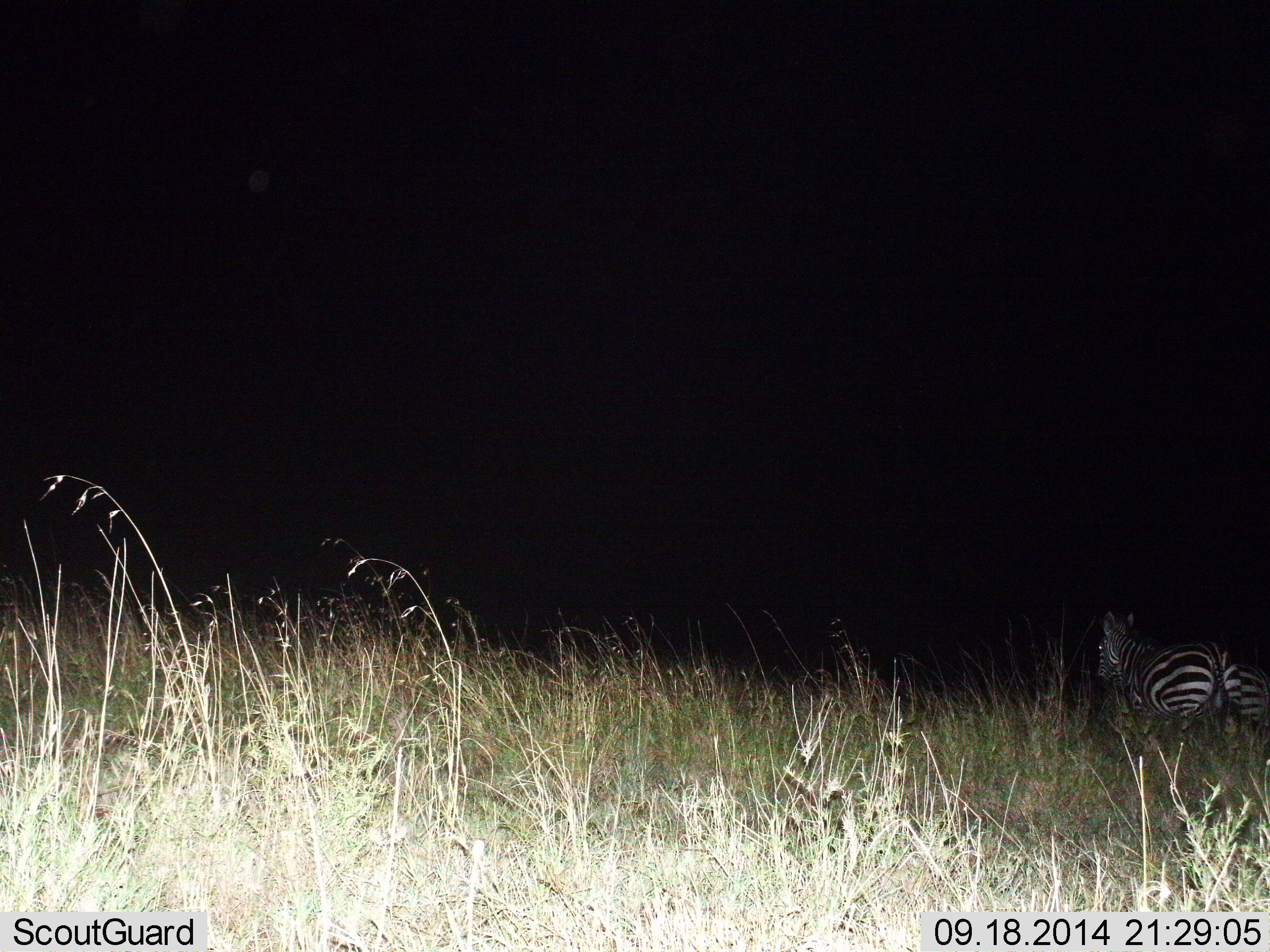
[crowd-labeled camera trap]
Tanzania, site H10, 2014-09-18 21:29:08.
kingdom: Animalia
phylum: Chordata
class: Mammalia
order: Perissodactyla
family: Equidae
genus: Equus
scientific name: Equus quagga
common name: plains zebra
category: zebra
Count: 2.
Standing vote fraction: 50%.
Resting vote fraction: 0%.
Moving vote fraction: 50%.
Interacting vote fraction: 0%.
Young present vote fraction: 0%.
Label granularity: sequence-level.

=======

About this task: Could you print the whole listing again, exactly, leaving the pictures out?

Exercise output:
[crowd-labeled camera trap]
Tanzania, site H10, 2014-09-18 21:29:08.
kingdom: Animalia
phylum: Chordata
class: Mammalia
order: Perissodactyla
family: Equidae
genus: Equus
scientific name: Equus quagga
common name: plains zebra
category: zebra
Count: 2.
Standing vote fraction: 50%.
Resting vote fraction: 0%.
Moving vote fraction: 50%.
Interacting vote fraction: 0%.
Young present vote fraction: 0%.
Label granularity: sequence-level.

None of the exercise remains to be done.